Well, there’s a fair amount of confusion about green building. But the vast majority of it is created by product claims that are not based in commonsense principles about green building. And these claims, along with a proliferation of third-party labels — many of them admirable efforts — make green building far more complicated than it needs to be.

Aren’t there commonsense green principles that we can refer to, like the Ritz-Carlton motto, that will give us a reality check in the face of the esoteric science, academic distinctions, and wild marketing claims about green products?

Yes, there are. In my writing and in my live seminars, I always point to five basic tenets of green building. No matter what label a product claims, a product is green if it is in accordance with these principles. They don’t always apply, but mostly they do. A product is green if it:

1. Improves indoor air quality.
2. Uses recycled/recyclable materials
3. Reduces water consumption
4. Is sustainably harvested
5. Reduces fuel consumption (carbon footprint) during the manufacture, delivery, installation and use.

So, whether a product is labeled or not, let’s put this “Ritz-Carlton” approach to the test.

Trusses.
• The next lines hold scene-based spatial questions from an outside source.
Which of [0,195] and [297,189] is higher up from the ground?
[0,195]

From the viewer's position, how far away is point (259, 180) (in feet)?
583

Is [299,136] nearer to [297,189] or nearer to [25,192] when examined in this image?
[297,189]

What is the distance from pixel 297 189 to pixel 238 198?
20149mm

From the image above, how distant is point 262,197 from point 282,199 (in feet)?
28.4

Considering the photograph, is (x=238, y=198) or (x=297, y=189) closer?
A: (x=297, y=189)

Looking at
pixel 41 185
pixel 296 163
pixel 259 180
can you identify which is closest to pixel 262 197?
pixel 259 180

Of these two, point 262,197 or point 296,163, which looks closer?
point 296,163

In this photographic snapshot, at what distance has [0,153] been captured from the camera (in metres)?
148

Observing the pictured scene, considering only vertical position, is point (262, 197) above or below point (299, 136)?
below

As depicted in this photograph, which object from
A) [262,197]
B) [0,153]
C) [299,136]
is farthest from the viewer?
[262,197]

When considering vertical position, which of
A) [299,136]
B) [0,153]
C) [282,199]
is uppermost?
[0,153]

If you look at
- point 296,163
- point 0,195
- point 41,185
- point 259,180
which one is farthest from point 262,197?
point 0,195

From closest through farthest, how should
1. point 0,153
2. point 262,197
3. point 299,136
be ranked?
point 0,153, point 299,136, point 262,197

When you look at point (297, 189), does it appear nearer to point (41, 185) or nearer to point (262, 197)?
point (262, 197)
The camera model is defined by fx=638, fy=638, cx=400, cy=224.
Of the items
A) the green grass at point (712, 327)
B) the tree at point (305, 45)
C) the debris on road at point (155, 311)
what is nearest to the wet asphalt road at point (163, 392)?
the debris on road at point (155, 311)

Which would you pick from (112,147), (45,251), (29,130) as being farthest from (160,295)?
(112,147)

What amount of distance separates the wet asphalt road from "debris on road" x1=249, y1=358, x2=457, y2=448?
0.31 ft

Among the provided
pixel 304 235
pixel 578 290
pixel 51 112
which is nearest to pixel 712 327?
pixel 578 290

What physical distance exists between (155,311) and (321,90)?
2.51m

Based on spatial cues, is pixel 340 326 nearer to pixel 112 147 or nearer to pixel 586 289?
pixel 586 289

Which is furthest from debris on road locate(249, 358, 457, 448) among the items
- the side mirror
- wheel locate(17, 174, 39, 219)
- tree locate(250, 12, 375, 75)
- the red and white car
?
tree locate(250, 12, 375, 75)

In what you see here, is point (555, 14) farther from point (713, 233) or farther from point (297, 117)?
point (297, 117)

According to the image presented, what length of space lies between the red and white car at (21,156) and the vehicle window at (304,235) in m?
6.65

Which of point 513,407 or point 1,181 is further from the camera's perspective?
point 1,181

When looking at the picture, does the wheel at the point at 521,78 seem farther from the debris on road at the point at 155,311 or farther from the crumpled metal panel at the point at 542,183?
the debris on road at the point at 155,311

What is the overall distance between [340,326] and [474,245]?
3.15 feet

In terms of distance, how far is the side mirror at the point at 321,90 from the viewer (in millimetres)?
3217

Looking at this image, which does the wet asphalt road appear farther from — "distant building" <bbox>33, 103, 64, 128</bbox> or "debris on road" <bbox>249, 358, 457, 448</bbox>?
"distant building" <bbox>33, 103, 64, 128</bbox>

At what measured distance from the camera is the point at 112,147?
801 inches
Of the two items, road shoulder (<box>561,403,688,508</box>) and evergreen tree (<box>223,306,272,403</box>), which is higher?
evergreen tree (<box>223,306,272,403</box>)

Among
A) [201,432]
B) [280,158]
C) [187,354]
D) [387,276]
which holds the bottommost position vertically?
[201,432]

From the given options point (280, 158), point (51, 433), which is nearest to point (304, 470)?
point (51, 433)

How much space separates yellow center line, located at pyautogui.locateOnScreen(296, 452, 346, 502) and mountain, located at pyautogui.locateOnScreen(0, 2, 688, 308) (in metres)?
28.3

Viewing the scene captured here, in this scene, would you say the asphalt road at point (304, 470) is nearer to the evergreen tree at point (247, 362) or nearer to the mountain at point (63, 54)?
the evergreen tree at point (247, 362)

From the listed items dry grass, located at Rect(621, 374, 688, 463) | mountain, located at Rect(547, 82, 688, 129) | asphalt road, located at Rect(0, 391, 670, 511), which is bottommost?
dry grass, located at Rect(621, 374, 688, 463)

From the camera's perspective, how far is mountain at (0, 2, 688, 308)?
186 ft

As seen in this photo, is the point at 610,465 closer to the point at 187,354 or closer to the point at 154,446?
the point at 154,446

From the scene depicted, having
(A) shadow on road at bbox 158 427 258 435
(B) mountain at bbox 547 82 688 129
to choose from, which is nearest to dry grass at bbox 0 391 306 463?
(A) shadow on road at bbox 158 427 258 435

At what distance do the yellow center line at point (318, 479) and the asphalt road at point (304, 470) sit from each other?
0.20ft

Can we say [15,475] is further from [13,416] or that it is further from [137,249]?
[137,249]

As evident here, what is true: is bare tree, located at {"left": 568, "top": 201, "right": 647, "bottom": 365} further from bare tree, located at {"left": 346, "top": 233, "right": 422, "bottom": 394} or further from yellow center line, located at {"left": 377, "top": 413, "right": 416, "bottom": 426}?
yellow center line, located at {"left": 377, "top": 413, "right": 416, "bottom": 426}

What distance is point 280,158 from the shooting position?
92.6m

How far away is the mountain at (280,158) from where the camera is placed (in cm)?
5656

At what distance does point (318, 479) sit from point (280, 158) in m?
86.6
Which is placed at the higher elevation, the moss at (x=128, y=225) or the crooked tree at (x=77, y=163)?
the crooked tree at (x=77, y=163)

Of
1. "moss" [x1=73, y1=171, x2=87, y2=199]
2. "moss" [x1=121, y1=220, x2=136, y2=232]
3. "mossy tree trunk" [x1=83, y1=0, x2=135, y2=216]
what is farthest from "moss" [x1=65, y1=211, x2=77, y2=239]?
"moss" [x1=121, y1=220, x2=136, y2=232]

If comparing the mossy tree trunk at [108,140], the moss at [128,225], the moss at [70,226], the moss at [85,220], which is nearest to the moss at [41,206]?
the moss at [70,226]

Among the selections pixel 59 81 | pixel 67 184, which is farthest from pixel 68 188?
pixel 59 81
Are they green? Yes, on two or three counts. They are made with secondary-demand lumber; the material is recyclable; and certain trusses (raised-heel trusses) contribute to making the structure very energy-efficient. So, spec trusses as green products with confidence. Whether they are labeled green or greenwashed, you just developed the critical judgment needed to determine the green qualities of a product — with or without a green label.

Insulation. Green? With or without a green label, the answer is yes because it reduces carbon footprint. It’s especially green if it doesn’t have formaldehyde, or has formaldehyde that’s third-party certified not to emit at harmful levels, thereby improving indoor air quality.
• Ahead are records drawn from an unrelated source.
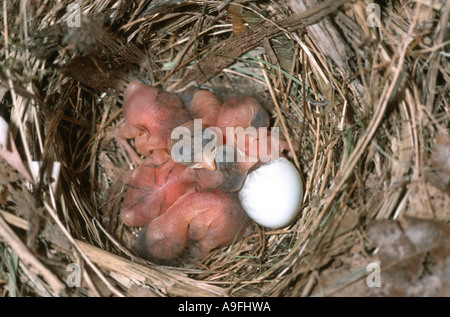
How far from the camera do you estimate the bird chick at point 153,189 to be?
1529 mm

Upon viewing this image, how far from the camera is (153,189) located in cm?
154

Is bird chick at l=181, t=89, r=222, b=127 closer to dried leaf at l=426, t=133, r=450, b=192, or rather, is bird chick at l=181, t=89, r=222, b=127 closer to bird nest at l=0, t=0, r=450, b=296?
bird nest at l=0, t=0, r=450, b=296

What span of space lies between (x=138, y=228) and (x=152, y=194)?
0.23 metres

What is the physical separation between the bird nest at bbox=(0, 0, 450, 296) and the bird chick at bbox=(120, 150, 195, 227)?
115 millimetres

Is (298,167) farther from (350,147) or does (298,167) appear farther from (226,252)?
(226,252)

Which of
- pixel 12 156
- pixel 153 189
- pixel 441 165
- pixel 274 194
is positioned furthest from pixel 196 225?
pixel 441 165

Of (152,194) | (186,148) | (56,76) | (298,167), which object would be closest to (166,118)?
(186,148)

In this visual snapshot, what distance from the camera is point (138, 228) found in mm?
1659

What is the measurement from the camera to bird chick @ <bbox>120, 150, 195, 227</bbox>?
1529mm

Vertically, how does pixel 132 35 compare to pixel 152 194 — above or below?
above

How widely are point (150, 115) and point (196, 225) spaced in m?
0.50

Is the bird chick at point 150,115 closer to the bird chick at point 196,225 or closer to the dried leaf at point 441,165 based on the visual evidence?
the bird chick at point 196,225

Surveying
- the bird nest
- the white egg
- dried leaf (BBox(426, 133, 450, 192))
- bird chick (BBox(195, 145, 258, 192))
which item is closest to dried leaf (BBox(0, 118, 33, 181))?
the bird nest
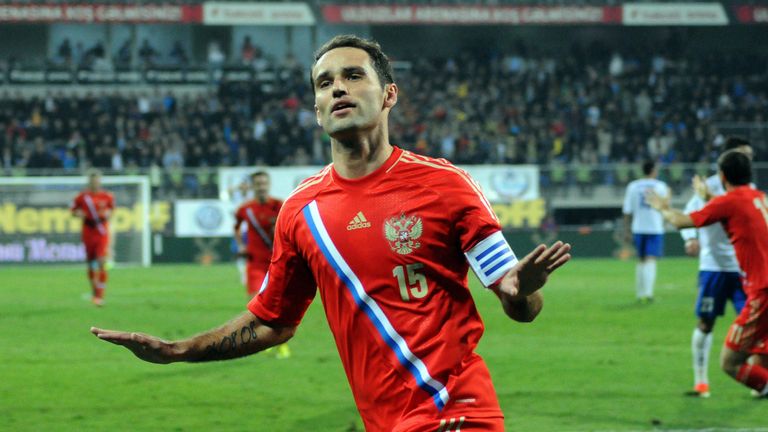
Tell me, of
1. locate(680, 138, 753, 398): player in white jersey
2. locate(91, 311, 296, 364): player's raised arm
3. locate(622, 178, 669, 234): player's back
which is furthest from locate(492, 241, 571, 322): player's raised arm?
locate(622, 178, 669, 234): player's back

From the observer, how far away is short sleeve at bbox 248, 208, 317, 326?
163 inches

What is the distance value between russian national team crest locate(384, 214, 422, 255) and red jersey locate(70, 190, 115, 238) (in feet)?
54.0

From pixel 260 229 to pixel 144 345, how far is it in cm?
966

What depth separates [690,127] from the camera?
41.6 m

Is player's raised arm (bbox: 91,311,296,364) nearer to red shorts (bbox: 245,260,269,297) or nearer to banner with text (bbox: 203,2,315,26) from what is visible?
red shorts (bbox: 245,260,269,297)

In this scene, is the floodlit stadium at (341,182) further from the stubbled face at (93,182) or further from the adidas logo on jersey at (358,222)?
the stubbled face at (93,182)

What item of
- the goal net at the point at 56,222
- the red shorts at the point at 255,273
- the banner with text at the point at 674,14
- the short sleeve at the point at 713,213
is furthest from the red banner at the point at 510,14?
the short sleeve at the point at 713,213

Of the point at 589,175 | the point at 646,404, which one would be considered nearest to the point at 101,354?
the point at 646,404

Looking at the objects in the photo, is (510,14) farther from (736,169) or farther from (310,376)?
(736,169)

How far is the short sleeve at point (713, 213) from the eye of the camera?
8555 mm

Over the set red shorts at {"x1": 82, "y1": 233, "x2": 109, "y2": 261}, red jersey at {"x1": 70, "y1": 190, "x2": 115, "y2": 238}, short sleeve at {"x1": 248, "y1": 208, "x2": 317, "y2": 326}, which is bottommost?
red shorts at {"x1": 82, "y1": 233, "x2": 109, "y2": 261}

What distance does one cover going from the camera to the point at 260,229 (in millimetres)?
13602

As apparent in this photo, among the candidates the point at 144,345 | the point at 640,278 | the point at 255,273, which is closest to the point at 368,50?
the point at 144,345

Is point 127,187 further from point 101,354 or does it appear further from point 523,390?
point 523,390
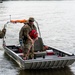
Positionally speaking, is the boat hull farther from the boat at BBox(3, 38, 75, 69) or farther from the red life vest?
the red life vest

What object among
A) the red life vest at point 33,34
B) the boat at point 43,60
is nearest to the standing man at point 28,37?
the red life vest at point 33,34

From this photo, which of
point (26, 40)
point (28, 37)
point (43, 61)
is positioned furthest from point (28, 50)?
point (43, 61)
Lumber: Unless you are using non-plantation-grown tropicals, you are likely buying FSC, SFI, CSA, or American Tree Farm wood; all of these are solid programs. Lumber is inherently green (renewable, recyclable), and it corresponds with green tenet No. 2 and No. 4 from above.
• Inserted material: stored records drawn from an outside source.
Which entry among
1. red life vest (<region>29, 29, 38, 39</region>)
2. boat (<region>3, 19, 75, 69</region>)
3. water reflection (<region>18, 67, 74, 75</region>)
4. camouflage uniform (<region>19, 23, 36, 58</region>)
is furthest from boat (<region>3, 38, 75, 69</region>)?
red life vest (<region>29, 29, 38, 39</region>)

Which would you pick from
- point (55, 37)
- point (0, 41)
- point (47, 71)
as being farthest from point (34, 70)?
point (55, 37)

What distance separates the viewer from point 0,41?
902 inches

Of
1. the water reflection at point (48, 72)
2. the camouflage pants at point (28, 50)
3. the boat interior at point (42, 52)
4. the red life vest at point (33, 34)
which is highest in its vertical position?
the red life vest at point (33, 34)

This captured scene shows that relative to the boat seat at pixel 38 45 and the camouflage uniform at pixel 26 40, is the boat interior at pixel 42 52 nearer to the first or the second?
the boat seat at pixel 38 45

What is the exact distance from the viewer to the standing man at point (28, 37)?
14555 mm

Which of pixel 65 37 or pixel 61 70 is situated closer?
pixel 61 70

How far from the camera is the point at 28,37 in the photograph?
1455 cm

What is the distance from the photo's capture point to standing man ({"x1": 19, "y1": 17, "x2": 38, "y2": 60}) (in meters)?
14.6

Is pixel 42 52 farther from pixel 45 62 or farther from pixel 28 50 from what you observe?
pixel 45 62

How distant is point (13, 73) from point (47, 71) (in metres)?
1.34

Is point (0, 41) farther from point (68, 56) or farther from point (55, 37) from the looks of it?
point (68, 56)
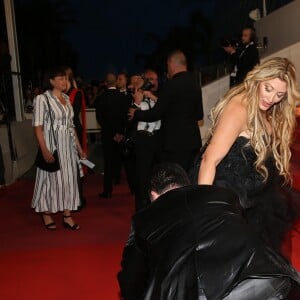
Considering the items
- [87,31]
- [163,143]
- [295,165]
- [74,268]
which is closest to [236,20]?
[295,165]

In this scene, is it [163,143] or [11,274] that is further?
[163,143]

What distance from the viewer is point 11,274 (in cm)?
360

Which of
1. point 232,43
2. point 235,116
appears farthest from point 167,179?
point 232,43

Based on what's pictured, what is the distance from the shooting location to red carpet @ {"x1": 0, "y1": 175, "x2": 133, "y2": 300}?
3309 mm

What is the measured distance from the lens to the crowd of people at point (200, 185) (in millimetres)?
1531

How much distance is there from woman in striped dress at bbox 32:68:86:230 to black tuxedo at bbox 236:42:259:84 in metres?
2.62

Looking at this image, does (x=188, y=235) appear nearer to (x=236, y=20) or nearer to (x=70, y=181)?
(x=70, y=181)

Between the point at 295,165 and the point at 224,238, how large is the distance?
161 inches

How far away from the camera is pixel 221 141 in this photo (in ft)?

You see, you don’t even have to mess with greenwashing if you develop the critical judgment and knowledge of basic green principles. When you do that, you’ll find that green building is really a rather old-fashioned approach to building, something you’ve very likely been doing all along. Green building produces tight, well-vented, low-maintenance structures that don’t use lots of fuel to heat and cool themselves, and uses non-toxic products and materials that don’t permanently deplete their sources when harvested.

It really is that simple.

Greenwashing? That’s nothing more than the marketing acrobatics that goes on high above where the real work takes place: your building sites. And it’s very likely that these green tenets listed above were already guiding your building practices and product purchases long before the USGBC or NAHB started going green.

The good things that the third-party rating agencies have brought to the industry are verification and documentation systems that serve as evidence that you can use to pass along in the sales process. With that evidence, you can achieve a premium return on the investment you’ve made in greening up your remodels.